Variability of performance in cognitive testing is not an inherent quality of the PQRS, but rather an inherent quality of all neurocognitive testing. The PQRS tests are based on conventional neurocognitive tests, all of which are subject to variability. In addition to the variability of patient performance, there is the added variability that patients can recover and then lapse into a worse state. Furthermore, the questions test different aspects of cognition yet these are collapsed to produce a dichotomized outcome of recovery or postoperative cognitive dysfunction. The very nature of cognition testing is, therefore, subject to inaccuracy. There are many strategies used to minimize inaccuracy, as we have described for the PQRS, or the use of mathematical correction factors to adjust for baseline variability. However, they are all techniques to reduce inaccuracy and cannot eliminate the inherent inaccuracies and variability associated with neurocognitive testing.
So, how should the reader interpret cognitive recovery using the PQRS? First, we recommend the concept of “a range of good recovery,” which is a group recovery above 80%. We also advise the reader to be cautious in interpreting data where small differences are observed.
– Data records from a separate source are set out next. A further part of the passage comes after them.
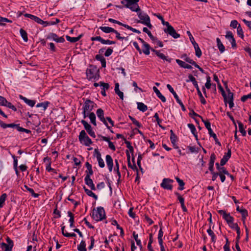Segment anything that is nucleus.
Wrapping results in <instances>:
<instances>
[{
	"label": "nucleus",
	"mask_w": 251,
	"mask_h": 251,
	"mask_svg": "<svg viewBox=\"0 0 251 251\" xmlns=\"http://www.w3.org/2000/svg\"><path fill=\"white\" fill-rule=\"evenodd\" d=\"M92 217L97 222L102 221L105 218V212L102 207L100 206L96 210L94 209Z\"/></svg>",
	"instance_id": "nucleus-1"
},
{
	"label": "nucleus",
	"mask_w": 251,
	"mask_h": 251,
	"mask_svg": "<svg viewBox=\"0 0 251 251\" xmlns=\"http://www.w3.org/2000/svg\"><path fill=\"white\" fill-rule=\"evenodd\" d=\"M137 12L138 17L140 19L137 23H140L151 28L152 25L151 24L150 18L148 15L144 12H142L141 10Z\"/></svg>",
	"instance_id": "nucleus-2"
},
{
	"label": "nucleus",
	"mask_w": 251,
	"mask_h": 251,
	"mask_svg": "<svg viewBox=\"0 0 251 251\" xmlns=\"http://www.w3.org/2000/svg\"><path fill=\"white\" fill-rule=\"evenodd\" d=\"M78 139L82 144L86 147L90 146L93 143L91 139L88 137L84 130H82L80 132L78 136Z\"/></svg>",
	"instance_id": "nucleus-3"
},
{
	"label": "nucleus",
	"mask_w": 251,
	"mask_h": 251,
	"mask_svg": "<svg viewBox=\"0 0 251 251\" xmlns=\"http://www.w3.org/2000/svg\"><path fill=\"white\" fill-rule=\"evenodd\" d=\"M188 78L189 79V80L192 82L193 84L196 88V90L197 91L198 95H199L200 99L201 102L203 104H205L206 103V101L204 99L203 96H202V94L201 91H200V89L199 87V86H198L197 81L196 80V78L192 75H189L188 76Z\"/></svg>",
	"instance_id": "nucleus-4"
},
{
	"label": "nucleus",
	"mask_w": 251,
	"mask_h": 251,
	"mask_svg": "<svg viewBox=\"0 0 251 251\" xmlns=\"http://www.w3.org/2000/svg\"><path fill=\"white\" fill-rule=\"evenodd\" d=\"M87 77L89 80L96 81L99 77V71L96 69L92 68L86 70Z\"/></svg>",
	"instance_id": "nucleus-5"
},
{
	"label": "nucleus",
	"mask_w": 251,
	"mask_h": 251,
	"mask_svg": "<svg viewBox=\"0 0 251 251\" xmlns=\"http://www.w3.org/2000/svg\"><path fill=\"white\" fill-rule=\"evenodd\" d=\"M139 0H128L126 4V8H129L132 11L138 12L140 8L138 4Z\"/></svg>",
	"instance_id": "nucleus-6"
},
{
	"label": "nucleus",
	"mask_w": 251,
	"mask_h": 251,
	"mask_svg": "<svg viewBox=\"0 0 251 251\" xmlns=\"http://www.w3.org/2000/svg\"><path fill=\"white\" fill-rule=\"evenodd\" d=\"M174 182V180L169 178H164L163 179L160 186L164 189L168 190H172L173 185L172 183Z\"/></svg>",
	"instance_id": "nucleus-7"
},
{
	"label": "nucleus",
	"mask_w": 251,
	"mask_h": 251,
	"mask_svg": "<svg viewBox=\"0 0 251 251\" xmlns=\"http://www.w3.org/2000/svg\"><path fill=\"white\" fill-rule=\"evenodd\" d=\"M167 87L168 89V90H169V91L173 95V96H174L176 100V101L181 106L182 110L183 111H185L186 108H185L184 104H183V103L181 101V100L179 99L178 96H177V95L176 94V92L174 91L173 87L171 86V85H170L169 84L167 85Z\"/></svg>",
	"instance_id": "nucleus-8"
},
{
	"label": "nucleus",
	"mask_w": 251,
	"mask_h": 251,
	"mask_svg": "<svg viewBox=\"0 0 251 251\" xmlns=\"http://www.w3.org/2000/svg\"><path fill=\"white\" fill-rule=\"evenodd\" d=\"M6 241L7 244L2 243L0 245V247L4 250V251H12V248L14 246L13 241L9 237H7Z\"/></svg>",
	"instance_id": "nucleus-9"
},
{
A small difference (e.g., 72 vs. 77%) could be “statistically significant” but potentially fall into the overlap of inaccuracies for each group. This is the same principle that the reader would apply to measurements that have variability of performance or subjective assessment (such as pain, delirium, or satisfaction scales). We also recommend that a single time point of recovery is less informative than the profile of recovery over multiple time periods. Although single time points are often used to determine sample size, it is easier to discriminate differences when measured over multiple time points, as well as detecting the time period when recovery plateaus or becomes equivalent between groups. Good trial design will improve the ability to discriminate between groups, such as adequate sample size, randomization, and the minimization of confounders. Discriminant validation studies are in progress with the PQRS and will add to the confidence in use of the scale.
Our study has several limitations. Our recruitment was less than intended due to logistical difficulties, although in all but one group, the group size exceeded our minimal sample size estimate. It is possible that a small difference could exist between the groups that was not detected, resulting in a small risk of type II error, especially as the study was powered to detect a moderate difference between groups. As our aim was to assess variability in normal volunteers, it is possible that the degree of accuracy may be different in patients with cognitive disability, or in the postoperative setting. Similarly, it is possible that the use of telephone versus face-to-face survey methods could vary in specific patient populations or at different times in the postoperative period.
Conclusion
We recommend adoption of the new scoring system for the cognitive domain of the PQRS, exclusion of patients with baseline cognitive scores below the tolerance factor, and recognition of recovery for the cognitive domain exceeding 80% as good recovery. Telephone or face-to-face delivery was equivalent.
The authors thank the many volunteers who participated in the study. We thank Jan Stygall, MSc, Senior Research Fellow (now retired), Unit of Behavioural Medicine, University College London, London, United Kingdom, for contribution to patient recruitment and data collation.